# [Task details]
Skip every line before the one containing "Of the provided options", then copy that line and the rest of the entries below exactly, through the last line.

[Records from a dataset]
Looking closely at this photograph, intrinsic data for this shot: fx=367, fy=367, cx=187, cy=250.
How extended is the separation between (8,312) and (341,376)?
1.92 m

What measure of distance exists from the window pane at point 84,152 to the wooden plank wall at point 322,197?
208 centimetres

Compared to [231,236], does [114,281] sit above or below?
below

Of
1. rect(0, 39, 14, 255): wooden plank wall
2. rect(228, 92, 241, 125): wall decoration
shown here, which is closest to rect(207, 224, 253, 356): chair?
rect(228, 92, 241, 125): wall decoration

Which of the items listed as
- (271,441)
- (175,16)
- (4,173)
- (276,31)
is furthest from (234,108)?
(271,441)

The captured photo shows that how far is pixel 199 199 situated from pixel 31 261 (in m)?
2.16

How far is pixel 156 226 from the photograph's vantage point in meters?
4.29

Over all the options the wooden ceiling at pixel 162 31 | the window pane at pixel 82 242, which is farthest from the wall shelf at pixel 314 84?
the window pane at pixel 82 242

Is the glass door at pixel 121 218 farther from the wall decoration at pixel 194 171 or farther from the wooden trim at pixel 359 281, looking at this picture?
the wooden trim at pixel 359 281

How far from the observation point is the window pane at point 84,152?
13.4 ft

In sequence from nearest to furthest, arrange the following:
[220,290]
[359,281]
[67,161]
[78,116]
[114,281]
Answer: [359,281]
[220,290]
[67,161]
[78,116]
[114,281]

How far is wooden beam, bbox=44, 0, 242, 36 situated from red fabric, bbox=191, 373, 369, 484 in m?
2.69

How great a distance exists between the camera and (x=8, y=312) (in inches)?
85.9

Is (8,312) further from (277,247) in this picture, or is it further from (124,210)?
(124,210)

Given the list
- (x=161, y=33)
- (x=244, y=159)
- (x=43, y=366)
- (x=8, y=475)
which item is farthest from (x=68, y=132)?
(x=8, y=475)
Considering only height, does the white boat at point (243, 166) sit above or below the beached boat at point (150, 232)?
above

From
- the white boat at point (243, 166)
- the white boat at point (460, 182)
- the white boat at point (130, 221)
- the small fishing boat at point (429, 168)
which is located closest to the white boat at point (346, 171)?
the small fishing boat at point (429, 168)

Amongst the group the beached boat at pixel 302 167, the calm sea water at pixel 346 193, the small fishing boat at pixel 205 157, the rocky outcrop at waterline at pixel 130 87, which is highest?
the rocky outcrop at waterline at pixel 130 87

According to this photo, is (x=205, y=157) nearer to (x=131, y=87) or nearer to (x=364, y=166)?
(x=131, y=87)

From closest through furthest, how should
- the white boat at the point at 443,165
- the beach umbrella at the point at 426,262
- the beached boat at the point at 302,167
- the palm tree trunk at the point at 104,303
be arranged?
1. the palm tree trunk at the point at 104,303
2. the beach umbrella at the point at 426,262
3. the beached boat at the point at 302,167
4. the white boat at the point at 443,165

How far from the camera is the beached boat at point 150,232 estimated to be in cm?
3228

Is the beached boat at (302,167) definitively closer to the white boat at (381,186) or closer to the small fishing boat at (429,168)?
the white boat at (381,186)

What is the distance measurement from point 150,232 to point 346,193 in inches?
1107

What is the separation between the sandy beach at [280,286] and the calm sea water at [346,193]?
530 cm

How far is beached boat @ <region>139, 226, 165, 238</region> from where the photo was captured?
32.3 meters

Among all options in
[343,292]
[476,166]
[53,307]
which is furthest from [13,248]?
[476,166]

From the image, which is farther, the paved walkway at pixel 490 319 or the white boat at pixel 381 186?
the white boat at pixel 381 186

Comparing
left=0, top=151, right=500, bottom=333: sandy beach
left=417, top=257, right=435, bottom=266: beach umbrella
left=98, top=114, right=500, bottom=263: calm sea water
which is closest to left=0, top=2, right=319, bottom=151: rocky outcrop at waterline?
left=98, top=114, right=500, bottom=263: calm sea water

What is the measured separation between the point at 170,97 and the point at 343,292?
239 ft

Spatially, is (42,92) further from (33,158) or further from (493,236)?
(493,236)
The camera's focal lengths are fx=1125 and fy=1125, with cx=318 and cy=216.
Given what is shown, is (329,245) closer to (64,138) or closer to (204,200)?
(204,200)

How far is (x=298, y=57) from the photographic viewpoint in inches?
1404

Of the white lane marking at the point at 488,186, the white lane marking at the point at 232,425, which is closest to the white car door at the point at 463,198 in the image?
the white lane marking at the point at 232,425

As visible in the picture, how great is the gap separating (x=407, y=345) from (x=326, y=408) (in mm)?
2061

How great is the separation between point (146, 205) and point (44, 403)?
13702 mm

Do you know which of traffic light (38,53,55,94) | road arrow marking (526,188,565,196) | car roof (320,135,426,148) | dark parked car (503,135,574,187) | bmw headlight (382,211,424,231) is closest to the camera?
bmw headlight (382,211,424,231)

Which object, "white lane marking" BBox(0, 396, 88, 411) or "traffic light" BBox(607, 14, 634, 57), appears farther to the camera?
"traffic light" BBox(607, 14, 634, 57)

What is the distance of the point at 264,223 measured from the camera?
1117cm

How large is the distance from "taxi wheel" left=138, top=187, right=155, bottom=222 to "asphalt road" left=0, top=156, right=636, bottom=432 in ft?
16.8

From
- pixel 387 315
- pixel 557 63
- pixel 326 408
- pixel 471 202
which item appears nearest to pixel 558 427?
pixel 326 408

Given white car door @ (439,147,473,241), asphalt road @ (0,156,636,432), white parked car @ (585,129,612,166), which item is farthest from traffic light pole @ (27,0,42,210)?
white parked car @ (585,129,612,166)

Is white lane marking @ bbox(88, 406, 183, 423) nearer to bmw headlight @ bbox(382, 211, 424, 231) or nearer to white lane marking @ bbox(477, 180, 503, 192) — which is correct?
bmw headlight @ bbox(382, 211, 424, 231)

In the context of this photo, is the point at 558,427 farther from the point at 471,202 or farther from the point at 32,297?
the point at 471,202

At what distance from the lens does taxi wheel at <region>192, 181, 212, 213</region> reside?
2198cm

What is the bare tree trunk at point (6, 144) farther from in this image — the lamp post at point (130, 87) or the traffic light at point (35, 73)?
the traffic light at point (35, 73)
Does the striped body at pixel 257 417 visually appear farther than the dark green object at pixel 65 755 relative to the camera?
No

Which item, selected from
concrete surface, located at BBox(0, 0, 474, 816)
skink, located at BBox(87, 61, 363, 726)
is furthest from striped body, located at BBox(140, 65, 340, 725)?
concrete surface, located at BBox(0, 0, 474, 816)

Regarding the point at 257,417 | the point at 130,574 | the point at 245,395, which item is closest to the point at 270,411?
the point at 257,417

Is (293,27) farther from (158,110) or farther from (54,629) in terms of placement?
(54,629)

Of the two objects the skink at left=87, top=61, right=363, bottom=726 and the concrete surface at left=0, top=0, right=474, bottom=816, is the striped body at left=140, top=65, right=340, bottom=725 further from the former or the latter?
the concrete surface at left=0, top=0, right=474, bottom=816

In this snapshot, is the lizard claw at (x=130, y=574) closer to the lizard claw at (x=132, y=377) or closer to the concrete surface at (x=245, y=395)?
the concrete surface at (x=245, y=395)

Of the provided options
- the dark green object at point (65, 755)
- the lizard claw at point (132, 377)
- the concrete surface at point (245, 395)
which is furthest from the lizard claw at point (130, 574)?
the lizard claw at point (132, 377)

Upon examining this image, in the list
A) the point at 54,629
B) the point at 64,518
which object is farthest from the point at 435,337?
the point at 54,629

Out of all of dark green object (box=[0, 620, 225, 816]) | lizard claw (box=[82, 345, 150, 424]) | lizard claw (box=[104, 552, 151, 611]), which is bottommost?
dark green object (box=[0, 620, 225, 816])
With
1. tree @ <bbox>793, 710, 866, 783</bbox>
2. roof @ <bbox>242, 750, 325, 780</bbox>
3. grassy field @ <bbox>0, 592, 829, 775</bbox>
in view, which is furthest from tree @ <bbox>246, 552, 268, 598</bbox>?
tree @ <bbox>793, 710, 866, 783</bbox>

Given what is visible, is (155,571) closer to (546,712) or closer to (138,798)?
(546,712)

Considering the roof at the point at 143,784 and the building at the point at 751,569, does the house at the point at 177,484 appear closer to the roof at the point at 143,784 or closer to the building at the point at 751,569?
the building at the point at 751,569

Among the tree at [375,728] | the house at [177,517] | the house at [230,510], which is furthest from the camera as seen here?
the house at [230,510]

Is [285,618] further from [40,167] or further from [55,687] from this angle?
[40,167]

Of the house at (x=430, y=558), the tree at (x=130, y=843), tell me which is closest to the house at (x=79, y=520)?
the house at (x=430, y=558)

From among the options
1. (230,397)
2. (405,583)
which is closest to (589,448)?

# [Correct result]
Of the provided options
- the dark green object at point (65, 755)
- the lizard claw at point (132, 377)
- the concrete surface at point (245, 395)
which is furthest from the lizard claw at point (130, 574)?
the lizard claw at point (132, 377)

Upon examining this image, in the list
A) the point at 54,629
B) the point at 64,518
which object is farthest from the point at 435,337?
the point at 54,629

Out of all of dark green object (box=[0, 620, 225, 816]) | lizard claw (box=[82, 345, 150, 424]) | lizard claw (box=[104, 552, 151, 611]), which is bottommost?
dark green object (box=[0, 620, 225, 816])
With
1. tree @ <bbox>793, 710, 866, 783</bbox>
2. roof @ <bbox>242, 750, 325, 780</bbox>
3. grassy field @ <bbox>0, 592, 829, 775</bbox>
in view, which is furthest from tree @ <bbox>246, 552, 268, 598</bbox>?
tree @ <bbox>793, 710, 866, 783</bbox>

Given what is visible, is (155,571) closer to (546,712) or closer to (138,798)?
(546,712)

Considering the roof at the point at 143,784 and the building at the point at 751,569, does the house at the point at 177,484 appear closer to the roof at the point at 143,784 or closer to the building at the point at 751,569?
the building at the point at 751,569

Among the tree at [375,728] | the house at [177,517] | the house at [230,510], which is furthest from the camera as seen here?
the house at [230,510]

Is [285,618] further from [40,167] or further from [55,687] from this angle?
[40,167]

Of the house at (x=430, y=558), the tree at (x=130, y=843), tell me which is closest to the house at (x=79, y=520)?
the house at (x=430, y=558)

From among the options
1. (230,397)
2. (405,583)
which is closest to (589,448)?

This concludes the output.